As someone who mixes her time between writing for the stage and for TV, Molly Smith Metzler says she encounters very different ideas in Hollywood and in the New York-centered theater world about which stories need to be told.
Decision makers in one medium seem fixated on a closed system of dramatic ideas. In the other, there's an appetite for stories that reflect a wider spectrum of human experience.
If you figure it's the TV folks who are typically afraid to break from the mold, you'd be wrong.
Take Metzler’s play “Cry It Out,” a sharply detailed view of new parents navigating their new worlds, centered on three women’s decisions about whether, when, and how to go back to work full-time after childbirth.
It has flourished in regional theater, and Chelsea’s Apollinaire Theatre Company stages a production that begins performances Friday. It has been reviewed well around the country and Metzler is much gratified by its success. But she thinks the lack of interest in producing the show in New York, specifically — it’s gotten a “goose egg” there, she says — is reflective of a mothball-encased mentality that still pervades the male-dominated upper echelons of American theater.
“On this coast,” she says from Los Angeles, where she’s show-running an in-development series for Netflix, “it’s opened all of the doors. Everybody wants a story about a young, single mother. It’s considered important. It’s considered drama. It’s a take-out-the-checkbook subject.”

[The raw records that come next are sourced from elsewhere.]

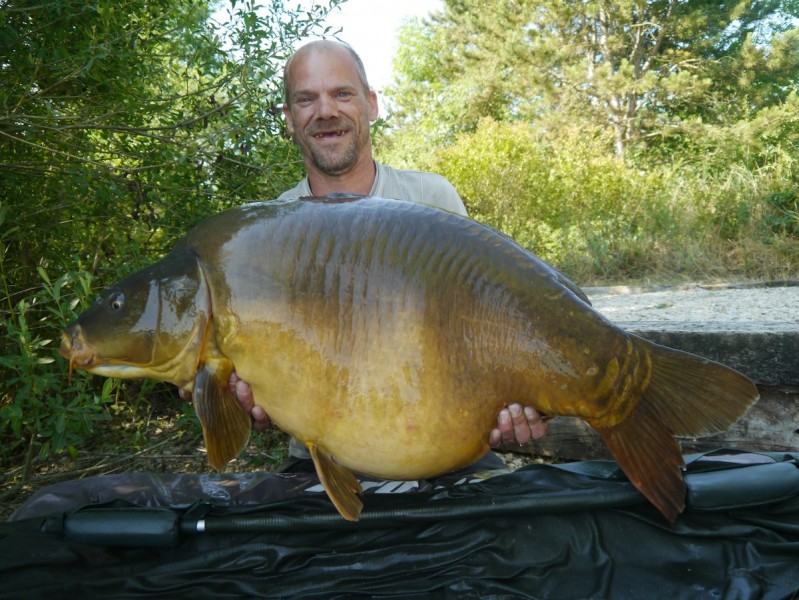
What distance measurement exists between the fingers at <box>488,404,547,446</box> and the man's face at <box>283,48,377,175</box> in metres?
0.93

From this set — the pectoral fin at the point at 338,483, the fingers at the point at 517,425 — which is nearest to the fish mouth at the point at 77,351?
the pectoral fin at the point at 338,483

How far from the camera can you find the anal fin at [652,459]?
38.8 inches

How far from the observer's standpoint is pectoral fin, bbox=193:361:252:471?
1.07 m

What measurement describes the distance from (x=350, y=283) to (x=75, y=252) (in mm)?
1737

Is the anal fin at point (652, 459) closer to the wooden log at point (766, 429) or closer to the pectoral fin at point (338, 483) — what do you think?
the pectoral fin at point (338, 483)

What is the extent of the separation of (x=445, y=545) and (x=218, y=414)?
0.47 metres

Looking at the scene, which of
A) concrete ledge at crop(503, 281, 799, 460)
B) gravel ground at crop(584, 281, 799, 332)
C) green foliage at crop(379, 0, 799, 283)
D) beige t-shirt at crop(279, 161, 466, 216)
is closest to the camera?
concrete ledge at crop(503, 281, 799, 460)

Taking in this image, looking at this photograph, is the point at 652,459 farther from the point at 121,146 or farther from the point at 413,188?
the point at 121,146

She’s currently adapting Stephanie Land’s memoir “Maid: Hard Work, Low Pay and a Mother’s Will to Survive” for Netflix. She’s also produced and written episodes of “Shameless” on Showtime and served as executive story editor for “Casual” on Hulu and Netflix’s “Orange Is the New Black.” She got her start in playwriting at Boston University’s renowned MFA program, which she describes as “the best thing that happened to me as a writer.”
When “Cry It Out” played at the influential Humana Festival of New American Plays at the Actors Theatre of Louisville, Metzler got feedback from artistic directors of key New York theaters.

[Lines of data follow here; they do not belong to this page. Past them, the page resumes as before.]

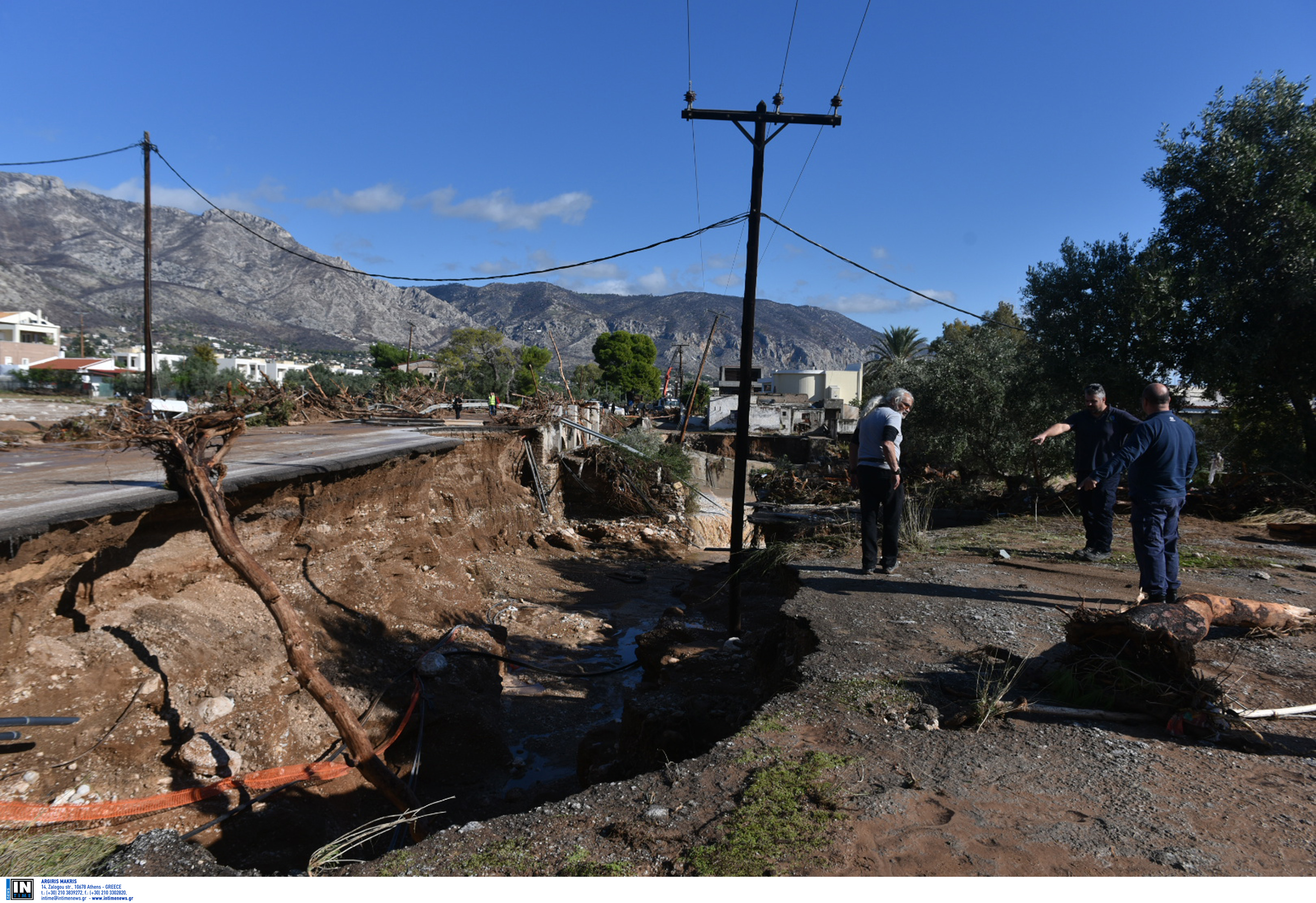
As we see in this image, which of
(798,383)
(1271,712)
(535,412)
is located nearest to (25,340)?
(798,383)

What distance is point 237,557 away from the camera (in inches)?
193

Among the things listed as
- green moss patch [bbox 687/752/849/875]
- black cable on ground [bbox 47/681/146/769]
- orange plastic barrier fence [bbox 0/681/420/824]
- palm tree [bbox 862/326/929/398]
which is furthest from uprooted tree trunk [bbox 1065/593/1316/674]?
palm tree [bbox 862/326/929/398]

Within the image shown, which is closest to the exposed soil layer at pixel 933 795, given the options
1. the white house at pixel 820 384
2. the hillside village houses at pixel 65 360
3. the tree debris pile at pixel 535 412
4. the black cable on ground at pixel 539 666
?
the black cable on ground at pixel 539 666

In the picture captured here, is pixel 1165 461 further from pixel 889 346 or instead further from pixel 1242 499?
pixel 889 346

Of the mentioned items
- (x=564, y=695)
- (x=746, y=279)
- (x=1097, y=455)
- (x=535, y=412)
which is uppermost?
(x=746, y=279)

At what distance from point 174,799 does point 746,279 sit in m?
6.65

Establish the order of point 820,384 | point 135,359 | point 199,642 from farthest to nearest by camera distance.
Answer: point 135,359 < point 820,384 < point 199,642

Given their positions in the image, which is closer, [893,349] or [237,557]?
[237,557]

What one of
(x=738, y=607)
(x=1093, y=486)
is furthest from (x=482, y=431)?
(x=1093, y=486)

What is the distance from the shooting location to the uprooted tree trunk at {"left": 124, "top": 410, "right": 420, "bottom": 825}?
4910 mm

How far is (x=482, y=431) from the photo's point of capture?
551 inches

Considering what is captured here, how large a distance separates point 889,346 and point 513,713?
2139 inches

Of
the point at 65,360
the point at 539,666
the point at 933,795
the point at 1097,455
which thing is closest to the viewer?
the point at 933,795

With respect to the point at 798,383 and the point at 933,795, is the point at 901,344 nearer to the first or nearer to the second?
the point at 798,383
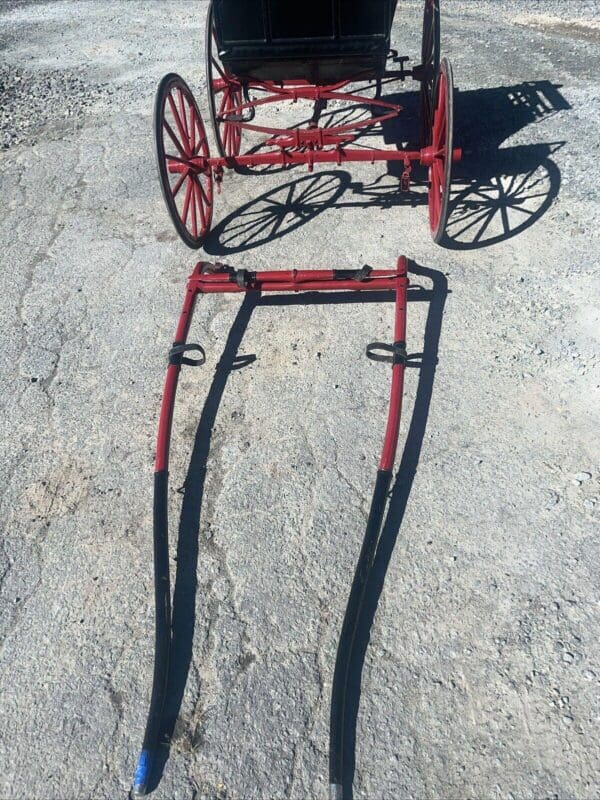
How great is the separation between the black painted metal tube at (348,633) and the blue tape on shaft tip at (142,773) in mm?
677

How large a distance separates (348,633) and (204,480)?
1.16 m

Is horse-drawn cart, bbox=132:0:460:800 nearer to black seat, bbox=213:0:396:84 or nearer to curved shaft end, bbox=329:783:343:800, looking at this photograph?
black seat, bbox=213:0:396:84

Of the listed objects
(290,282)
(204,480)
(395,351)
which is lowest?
(204,480)

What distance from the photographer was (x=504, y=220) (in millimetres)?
4715

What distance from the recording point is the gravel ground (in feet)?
7.62

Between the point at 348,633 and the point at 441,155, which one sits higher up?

One, a man, said he wished the character of Jessie had changed over the course of the play. (Smith wonders if Jessie’s arc, which centers on parenting approaches and her decision about whether to quit her job, was simply invisible to the man.) Another, a woman, said she just doesn’t care for “plays about moms.”
“If we deviate from the acceptable story structure of plays that are by default written with a masculine point of view, that is what we’re up against a little bit,” Metzler says. “There’s this sense of: It’s a sweet play and it’s nice that moms have their little place in theater. But the theater is still a place that’s dominated by stories people consider to be larger stories — and people don’t consider moms to be a larger story.”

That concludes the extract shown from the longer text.